» **DOCUMENT**

::::::::

Look Again to the Wind: Johnny Cash’s Bitter Tears Revisited

(Sony Masterworks) Four stars

Throughout his career, Johnny Cash sang about the downtrodden, giving a voice to the voiceless. But his 1964 concept album, Bitter Tears: Ballads of the American Indian, started a new conversation about social awareness.

The collection of songs, written by Cash and Peter La Farge, provided strong commentary about the United States government's mistreatment of Native Americans. Now, Kris Kristofferson, Emmylou Harris, Steve Earle, The Milk Carton Kids and others transform Cash's political statement into a rootsy collection in the new album, Look Again to the Wind: Johnny Cash's Bitter Tears Revisited. Kristofferson handles the original album's biggest track, The Ballad of Ira Hayes, with help from Gillian Welch and David Rawlings. Other standout performances include Harris taking on Apache Tears, a heartfelt version of The Talking Leaves with Nancy Blake supported by Harris, Welch and Rawlings, and Rhiannon Giddens' haunting cover of The Vanishing Race. The cover album also includes three additional tracks: reprises of As Long as the Grass Shall Grow and Apache Tears, and a track left off the original called Look Again to the Wind.

::::::::

» **TASK SET**
**A)** List every song title that the review names.
**B)** Reproduce the passage of the review starting at "Look Again to the Wind: Johnny Cash’s" and ending at "about social awareness.".

(Rows from a segmentation dataset)
::::::::

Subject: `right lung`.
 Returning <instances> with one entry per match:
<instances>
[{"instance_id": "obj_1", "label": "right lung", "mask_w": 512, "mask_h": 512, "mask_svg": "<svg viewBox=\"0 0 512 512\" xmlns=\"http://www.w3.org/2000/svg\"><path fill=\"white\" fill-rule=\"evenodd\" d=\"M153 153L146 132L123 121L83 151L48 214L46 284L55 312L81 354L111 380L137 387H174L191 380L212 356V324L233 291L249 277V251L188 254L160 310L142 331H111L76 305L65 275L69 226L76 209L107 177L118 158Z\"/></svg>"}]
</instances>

::::::::

» **IN RESPONSE**
**A)**
The Ballad of Ira Hayes
Apache Tears
The Talking Leaves
The Vanishing Race
As Long as the Grass Shall Grow
Look Again to the Wind

**B)**
Look Again to the Wind: Johnny Cash’s Bitter Tears Revisited

(Sony Masterworks) Four stars

Throughout his career, Johnny Cash sang about the downtrodden, giving a voice to the voiceless. But his 1964 concept album, Bitter Tears: Ballads of the American Indian, started a new conversation about social awareness.